In August, 1539, Richard Frende obtained grant in fee from the crown of the site, soil, circuit, and precinct of the late priory of Austin Friars of Clare, which lay in the parishes of Clare, Ashen, and Belchamp St. Pauls (of the annual value of £3), to hold at a rent of 2d. a year, in as full a manner as John Halybud, the late prior, and the brethren thereof held the same. (fn. 26)

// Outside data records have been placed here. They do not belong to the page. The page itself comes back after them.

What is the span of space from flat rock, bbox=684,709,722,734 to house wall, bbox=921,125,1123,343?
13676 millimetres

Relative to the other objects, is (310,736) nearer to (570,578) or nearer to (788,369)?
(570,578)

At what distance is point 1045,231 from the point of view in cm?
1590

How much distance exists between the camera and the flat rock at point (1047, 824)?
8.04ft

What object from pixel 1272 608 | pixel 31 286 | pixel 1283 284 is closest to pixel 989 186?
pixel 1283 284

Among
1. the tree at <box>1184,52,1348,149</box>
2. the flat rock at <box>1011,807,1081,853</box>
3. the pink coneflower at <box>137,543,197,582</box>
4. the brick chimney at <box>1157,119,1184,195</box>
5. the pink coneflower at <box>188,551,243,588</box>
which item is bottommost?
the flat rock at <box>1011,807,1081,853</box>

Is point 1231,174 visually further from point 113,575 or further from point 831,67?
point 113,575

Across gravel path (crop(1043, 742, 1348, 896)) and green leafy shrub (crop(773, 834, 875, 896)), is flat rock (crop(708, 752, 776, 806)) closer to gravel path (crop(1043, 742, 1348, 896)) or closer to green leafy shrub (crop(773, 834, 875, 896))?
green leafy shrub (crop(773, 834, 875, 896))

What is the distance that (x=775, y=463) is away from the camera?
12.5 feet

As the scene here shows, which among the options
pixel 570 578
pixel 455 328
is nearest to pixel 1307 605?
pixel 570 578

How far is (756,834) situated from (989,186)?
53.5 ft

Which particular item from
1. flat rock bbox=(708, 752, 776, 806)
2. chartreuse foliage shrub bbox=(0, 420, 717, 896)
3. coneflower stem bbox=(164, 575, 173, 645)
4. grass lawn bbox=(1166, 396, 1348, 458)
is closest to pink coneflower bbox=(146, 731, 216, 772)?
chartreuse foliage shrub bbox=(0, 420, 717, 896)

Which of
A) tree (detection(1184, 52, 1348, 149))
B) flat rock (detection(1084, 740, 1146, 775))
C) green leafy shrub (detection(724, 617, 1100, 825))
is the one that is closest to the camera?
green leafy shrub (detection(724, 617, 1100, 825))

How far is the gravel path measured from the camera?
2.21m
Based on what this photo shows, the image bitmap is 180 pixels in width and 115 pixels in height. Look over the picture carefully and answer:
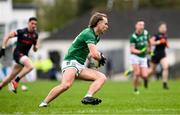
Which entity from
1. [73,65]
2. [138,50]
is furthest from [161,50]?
[73,65]

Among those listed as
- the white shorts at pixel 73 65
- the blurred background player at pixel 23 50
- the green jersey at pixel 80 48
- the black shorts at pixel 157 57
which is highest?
the black shorts at pixel 157 57

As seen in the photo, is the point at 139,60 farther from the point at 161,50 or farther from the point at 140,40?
the point at 161,50

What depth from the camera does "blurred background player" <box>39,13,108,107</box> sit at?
16672 mm

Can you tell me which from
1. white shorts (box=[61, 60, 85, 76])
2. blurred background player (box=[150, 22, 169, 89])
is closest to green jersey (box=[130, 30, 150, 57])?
blurred background player (box=[150, 22, 169, 89])

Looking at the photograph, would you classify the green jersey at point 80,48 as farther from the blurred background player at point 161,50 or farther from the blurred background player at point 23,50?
the blurred background player at point 161,50

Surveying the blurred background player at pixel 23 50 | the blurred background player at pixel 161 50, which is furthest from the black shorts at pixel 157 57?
the blurred background player at pixel 23 50

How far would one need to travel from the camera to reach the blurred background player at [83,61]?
16.7 meters

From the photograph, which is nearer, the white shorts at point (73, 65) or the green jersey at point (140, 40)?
the white shorts at point (73, 65)

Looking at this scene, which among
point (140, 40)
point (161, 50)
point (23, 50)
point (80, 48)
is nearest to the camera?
point (80, 48)

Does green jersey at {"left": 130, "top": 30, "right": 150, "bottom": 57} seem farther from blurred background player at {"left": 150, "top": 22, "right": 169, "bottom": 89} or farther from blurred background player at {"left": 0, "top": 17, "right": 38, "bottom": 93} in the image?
blurred background player at {"left": 0, "top": 17, "right": 38, "bottom": 93}

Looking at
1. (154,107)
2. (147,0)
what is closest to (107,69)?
(147,0)

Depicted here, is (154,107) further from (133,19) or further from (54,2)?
(54,2)

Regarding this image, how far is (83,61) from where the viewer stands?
56.0 ft

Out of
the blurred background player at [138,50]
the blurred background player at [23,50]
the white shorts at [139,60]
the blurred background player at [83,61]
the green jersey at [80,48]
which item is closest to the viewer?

Priors of the Austin Friars of Clare

Adam de la Hyde, occurs 1299 (fn. 27)

John, occurs 1349 (fn. 28)

Robert, occurs 1361, &c. (fn. 29)

John Halybud, occurs 1538 (fn. 30)

Footnotes

  • 1. Their next house was founded at Woodhouse, Salop, in 1250, and their third at Oxford, in 1252.
  • 2. Harl. MS. 4835. It is a quarto of paper in a 15th-century hand, entitled 'Registrum Chartarum Monasterii Heremitarum S. Augustini de Clare.' Among the Jermyn MSS. (Add. MS. 8188, fol. 5584), is a full transcript of this chartulary. The subsequent references to these charters give their numbers in the transcript.
  • 3. Chartul. No. 102.
  • 4. Ibid. No. 1.
  • 5. Ibid. No. 166.
  • 6. Chartul. Nos. 171-2.
  • 7. Ibid. No. 170.
  • 8. Ibid. No. 160.
  • 9. Ibid. No. 159.
  • 10. Ibid. No. 173.
  • 11. Ibid. No. 162. Benedict Cardicensis (Sardis), prior of the Austin Friars of Norwich, was suffragan of Norwich from 1333 to 1346.
  • 12. Ibid. No. 163.
  • 13. Ibid. No. 169.
  • 14. Ibid. No. 164.
  • 15. Ibid. No. 165.
  • 16. Ibid. No. 165.
  • 17. Ibid. No. 120.
  • 18. Ibid. No. 138.
  • 19. Ibid. Nos. 176, 177.
  • 20. Ibid. No. 158.
  • 21. Ibid. No. 174.
  • 22. Ibid. No. 161.
  • 23. Weever, Funeral Monuments, 734-42. This roll has been accurately reproduced, with the drawing and the arms, in the large edition of Dugdale's Mon. vi, 1600-1602.
  • 24. Proc. Suff. Arch. Inst. vi, 80-1.
  • 25. L. and P. Hen. VIII, xiii, pt. ii, 935.
  • 26. Pat. 31 Hen. VIII, pt. vii, m. 24.
  • 27. Chartul. No. 122.
  • 28. Ibid. No. 102.
  • 29. Ibid. Nos. 116, 139, 140.
  • 30. Pat. 31 Hen. VIII, pt. vii, m. 24.